It was difficult to process the experience of discriminatory insults from peers, who added the injury of often misidentifying his ethnic background. This experience occurred during the United States’ wars, cold and hot, with China and Korea, and previously with Japan. The elder Dong was there for Harvey in deed and word as he faced adverse social relations.
“My dad urged me to not do anything about it,” Harvey said. “He encouraged me to study harder. His generation had gone through the experience of Chinese Exclusion and segregation,” referring to the law that prohibited all immigration from China until it was repealed in 1943. Despite his dad’s emphasis on pursuing a formal education, Harvey took a rebellious turn, common among youth finding their way in the world. He hung out with peers who lacked a school focus.
Eventually, though, he enrolled at UC Berkeley during the turbulent 1960s. Harvey even joined the Reserve Officers’ Training Corps program there briefly, following the example of his father and uncles. Their active duty had taken them to the Philippines as the United States fought Japan during World War II. Paul, who turns 100 this year, recently received a Congressional Gold Medal, awarded in recognition of his dedicated service during World War II.
“Dad, after he retired,” Harvey said, “provided his engineering expertise to my construction crew and me. He was super excited about that, helping us to draw up plans to use a pulley system to install heavy beams. He even helped design heat and ventilating systems.”
Harvey drew on his father’s construction expertise in a personal way, too. “I was interested in remodeling our apartment into a handicapped-accessible place for my wife, who uses a wheelchair,” Harvey said. “And he lent his construction design know-how. Later, when I took on a bigger task of building our own house, he enthusiastically helped. So when I went on into construction general contractor work, he was all for it.”
The elder Dong had worked as a mechanical engineer for the state of California for decades before retiring. “As kids, we never really knew what he did as an engineer—just that he was the breadwinner,” Harvey said. His dad’s example of working day in and day out impressed Harvey. “The idea of being a self-made person rubbed off on me,” he said.

********

▶ [Aim of the task] Extend the account of Harvey Dong and his father, picking up after its final sentence. The records that come after this point are separate material and have no connection to the account of Harvey Dong and his father.

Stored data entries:
********

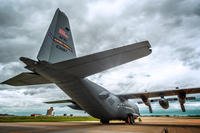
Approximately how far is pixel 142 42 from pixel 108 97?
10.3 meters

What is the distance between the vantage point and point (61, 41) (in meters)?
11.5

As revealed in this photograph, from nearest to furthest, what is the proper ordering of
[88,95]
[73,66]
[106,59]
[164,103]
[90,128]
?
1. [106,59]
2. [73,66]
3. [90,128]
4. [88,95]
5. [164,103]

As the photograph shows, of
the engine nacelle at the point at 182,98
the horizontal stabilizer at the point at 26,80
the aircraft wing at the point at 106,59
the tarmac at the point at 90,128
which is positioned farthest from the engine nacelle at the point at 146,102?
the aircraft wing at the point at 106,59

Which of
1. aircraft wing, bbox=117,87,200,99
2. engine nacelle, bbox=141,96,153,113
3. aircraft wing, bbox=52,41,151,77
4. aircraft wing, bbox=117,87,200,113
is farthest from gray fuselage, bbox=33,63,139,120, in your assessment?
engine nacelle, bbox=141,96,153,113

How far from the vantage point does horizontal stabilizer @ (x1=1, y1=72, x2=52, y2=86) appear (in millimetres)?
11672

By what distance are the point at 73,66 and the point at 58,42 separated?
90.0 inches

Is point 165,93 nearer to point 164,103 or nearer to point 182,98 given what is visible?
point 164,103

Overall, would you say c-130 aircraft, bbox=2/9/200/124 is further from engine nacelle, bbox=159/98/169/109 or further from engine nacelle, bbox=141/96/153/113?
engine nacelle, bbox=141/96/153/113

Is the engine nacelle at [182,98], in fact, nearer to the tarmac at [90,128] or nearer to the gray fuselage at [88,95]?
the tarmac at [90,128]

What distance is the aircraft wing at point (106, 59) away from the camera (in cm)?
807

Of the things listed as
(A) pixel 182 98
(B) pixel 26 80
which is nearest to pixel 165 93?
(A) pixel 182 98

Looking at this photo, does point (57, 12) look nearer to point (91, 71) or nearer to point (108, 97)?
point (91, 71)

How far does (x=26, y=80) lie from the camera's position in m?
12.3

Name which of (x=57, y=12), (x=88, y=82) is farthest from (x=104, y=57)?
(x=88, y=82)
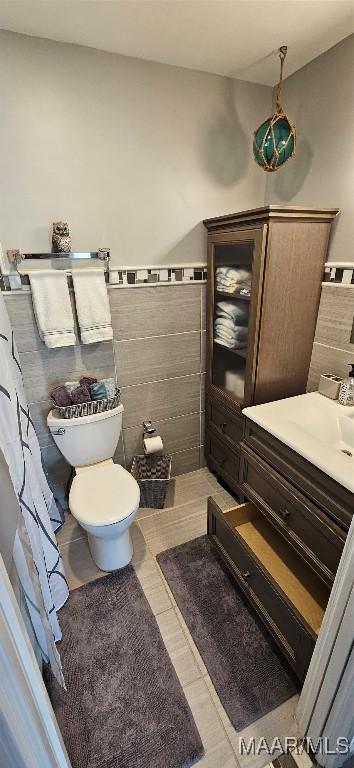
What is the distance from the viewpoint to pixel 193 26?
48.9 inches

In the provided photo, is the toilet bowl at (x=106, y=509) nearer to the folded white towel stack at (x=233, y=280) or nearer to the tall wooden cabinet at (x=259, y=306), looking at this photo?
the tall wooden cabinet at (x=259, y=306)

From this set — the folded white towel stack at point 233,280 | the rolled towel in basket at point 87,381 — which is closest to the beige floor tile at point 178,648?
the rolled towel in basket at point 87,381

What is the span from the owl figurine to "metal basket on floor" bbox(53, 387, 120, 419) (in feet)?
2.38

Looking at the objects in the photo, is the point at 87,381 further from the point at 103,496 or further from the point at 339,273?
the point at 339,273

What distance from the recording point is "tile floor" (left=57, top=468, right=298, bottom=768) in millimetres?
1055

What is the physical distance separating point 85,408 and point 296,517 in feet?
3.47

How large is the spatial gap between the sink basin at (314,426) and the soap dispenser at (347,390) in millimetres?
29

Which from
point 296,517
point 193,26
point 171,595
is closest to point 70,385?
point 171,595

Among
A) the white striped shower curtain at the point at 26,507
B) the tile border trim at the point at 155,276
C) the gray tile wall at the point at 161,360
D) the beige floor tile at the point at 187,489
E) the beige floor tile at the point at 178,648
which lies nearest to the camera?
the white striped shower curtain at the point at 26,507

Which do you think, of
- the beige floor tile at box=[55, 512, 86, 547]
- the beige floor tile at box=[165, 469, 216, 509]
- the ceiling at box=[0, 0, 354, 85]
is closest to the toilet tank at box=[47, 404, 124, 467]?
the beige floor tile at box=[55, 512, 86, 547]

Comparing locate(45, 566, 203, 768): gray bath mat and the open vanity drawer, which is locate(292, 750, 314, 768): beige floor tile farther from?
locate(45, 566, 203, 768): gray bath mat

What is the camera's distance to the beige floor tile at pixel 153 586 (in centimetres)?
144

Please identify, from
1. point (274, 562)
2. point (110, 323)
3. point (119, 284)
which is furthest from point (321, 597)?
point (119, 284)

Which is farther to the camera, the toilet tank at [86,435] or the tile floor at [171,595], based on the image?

********

▶ [Your response]
The elder Dong took advantage of the GI housing bill to purchase a home directly from a builder; at the time, there were restrictive racial covenants that discriminated against Chinese-Americans and other minorities who sought to buy real estate. “No Realtor would show him properties for sale,” Harvey said, “so Dad bought directly from a fellow veteran and home-builder.”
Harvey took a midlife interest in education, a pursuit that his dad had long supported. To this end, Harvey earned a doctorate at UC Berkeley in 2002, and he began a new career as a lecturer in the school’s Asian American and Asian Diaspora Studies Program. His father helped in that undertaking, inspiring Harvey to dig ever deeper into his research and teaching of Asian-American history and issues that concern the Chinese-American community today.
“Dad helped me to translate old Chinese-language newspapers,” Harvey said. “We communicated very well on that.”
The elder Dong had a lifelong love of learning that rubbed off on Harvey. “As a young person, he had secured a study place in the family’s one-bedroom apartment,” Harvey said. “Dad carved a small piece out of a wall to find a quiet spot for his studies. My aunt got a kick out of that, as she thought that Dad had broken the law.”
One thing is certain: Paul was there for Harvey, his country, and his family when it mattered.
“Dad struggled and succeeded,” Harvey said. “He had the idea that his kids could do the same thing, which we did growing up.”
The apples do not fall far from the tree. Like dad, like son.
Seth Sandronsky is a freelance journalist based in Sacramento, California, married to a wonderful woman for the past 37 years. In a previous lifetime, he was a Division II college football player and competitive powerlifter.